Local gay-marriage supporters revel in timing of Obama's visit
Gay-marriage supporters in Washington are cheering President Obama's endorsement of same-sex marriage, while opponents believe the endorsement was a bad move politically.
Seattle Times staff reporter
Supporters of same-sex marriage in Washington state are collecting signatures for a thank-you card they expect to present to President Obama during his visit to Seattle on Thursday.
They are hailing Obama's embrace of gay marriage, saying his endorsement on Wednesday could boost support for an issue that's been divisive in this state and is the subject of two measures aimed at the November ballot.
Their opponents, who want to stop same-sex marriage through these ballot measures, accused Obama of flip-flopping on this issue, and called his announcement a "political miscalculation" that's unlikely to sway many voters.
Obama announced his support for gay marriage as an Illinois state Senate hopeful in 1996 but later said he opposed it and since 2010 has described his position as evolving — leading in recent weeks to mounting pressure for him to "evolve, already."
His endorsement comes at a time when the gay-rights movement could use some good news.
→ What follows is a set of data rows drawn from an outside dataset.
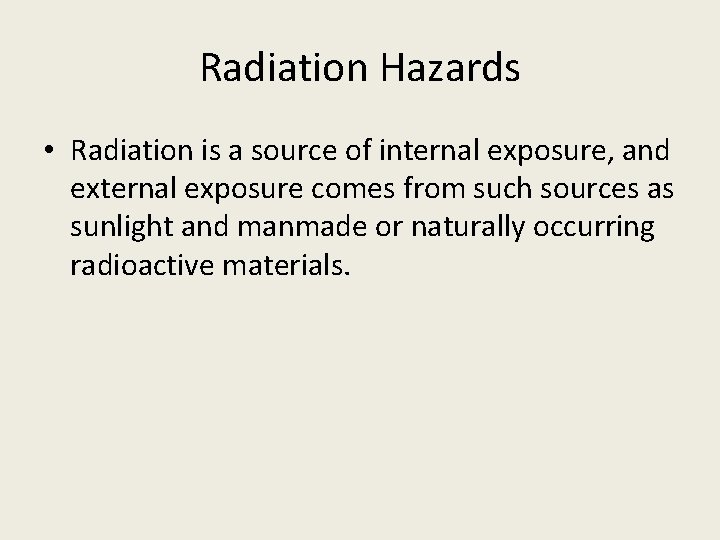 Radiation Hazards

• Radiation is a source of internal exposure, and external exposure comes from such sources as sunlight and manmade or naturally occurring radioactive materials.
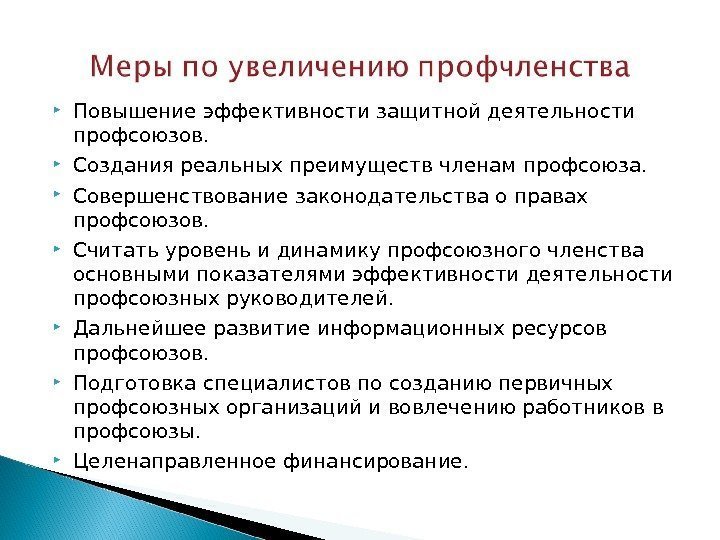 Меры по увеличению профчленства

Повышение эффективности защитной деятельности профсоюзов.

Создания реальных преимуществ членам профсоюза.

Совершенствование законодательства о правах профсоюзов.

Считать уровень и динамику профсоюзного членства основными показателями эффективности деятельности профсоюзных руководителей.

Дальнейшее развитие информационных ресурсов профсоюзов.

Подготовка специалистов по созданию первичных профсоюзных организаций и вовлечению работников в профсоюзы.

Целенаправленное финансирование.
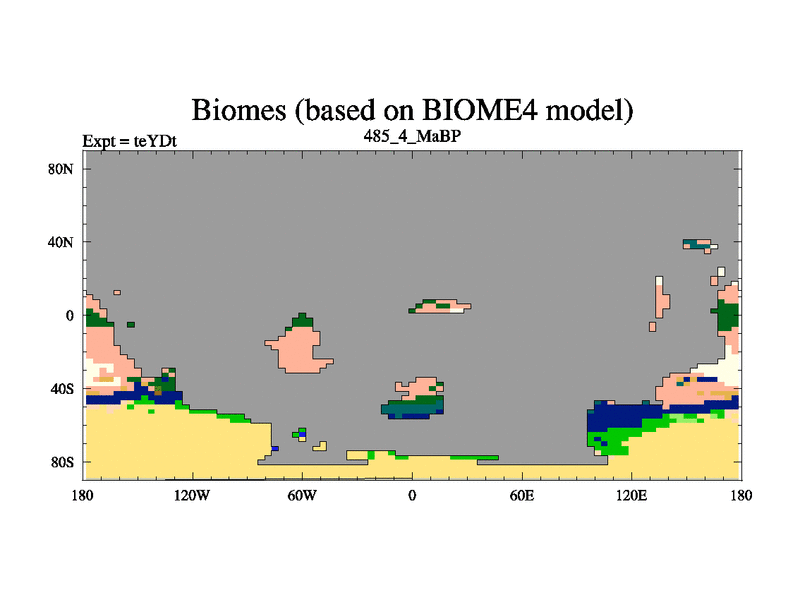 Biomes (based on BIOME4 model)

Expt = teYDt

485_4_MaBP

80N
40N
0
40S
80S

180
120W
60W
0
60E
120E
180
On Tuesday, North Carolinians voted 61 percent to 39 percent to constitutionally ban all forms of gay unions in their state.
In Colorado, a bill that would have allowed same-sex civil unions failed to advance to a full vote on the last day of the legislative session, while in Alaska voters turned down an initiative to extend legal protections for gay and transgender residents.
Here in Washington, state Sen. Ed Murray, who sponsored the same-sex-marriage bill passed by the Legislature earlier this year, said he believes that Obama's support will help influence those voters still evolving on the question of gay marriage.
"The more public attention this issue gets the more it moves voters in the direction of supporting marriage equality," Murray said.
Opponents of gay marriage, looking to undo the state's new same-sex-marriage law, are collecting signatures in the hopes of placing Referendum 74 on the November ballot. They need to gather 150,000 signatures by June 6, at least 120,577 of which must be valid. According to Preserve Marriage Washington's website, it has gathered 75,002 so far.
A second ballot measure being circulated by same-sex-marriage opponents, Initiative 1192, needs 300,000 signatures by July 6. It would affirm that marriage in Washington is between a man and a woman.
Josh Friedes, of Equal Rights Washington, said he believes Obama's announcement will help influence voters' position on gay marriage.
"It provides a catalyst for people to stop, pause and think about what marriage means to their gay and lesbian friends and neighbors," Friedes said.
But opponents of gay marriage say that despite the temporary elation the president's support brings to gays and their advocates, it doesn't change the fact that in state after state, voters are still rejecting such unions.
Pastor Joe Fuiten of Cedar Park Church and a backer of Ref. 74, said the president is misreading public support for same-sex marriage.
The outcome in North Carolina, he said, "was not even close," and he pointed out that voters in 29 other states have taken the same position against gay marriage. Further, Fuiten noted a recent Gallup poll that showed support for gay marriage down from a year ago.
Ultimately, he said, "I don't think his decision will necessarily have much influence: Democrats are already convinced and Republicans are not likely to be.
"It was a bad political move for Obama; he really should have stayed where he was."
Peter Nicolas, a law professor at the University of Washington who teaches a course on gay rights and the Constitution, said it is unlikely the president's support of gay marriage will cause huge swings on the issue.
Obama's support for same-sex marriage means "his entire campaign apparatus supports it too and will be pushing that issue hard in Washington state. In that way it could indirectly affect the outcome," he said.
Where it is likely to have more sway, he believes, is among African Americans who hold Obama in high regard as the nation's first African-American president.
Traditionally, African Americans have not supported same-sex marriage in large numbers.
The Rev. Reggie Witherspoon of Mount Calvary Christian Center said he believes Obama's decision could influence some African Americans — but not him.
Witherspoon said he believes in the preservation of marriage as between one man and one woman, ordained by God.
And he believes that Obama, in affirming his support for gay marriage, was compromising his own convictions for the sake of politics.
He's disappointed in him for that, but still supports him, saying that when he voted in 2008 it was not for a religious leader but "for a leader of the free world who could respond to more than one issue."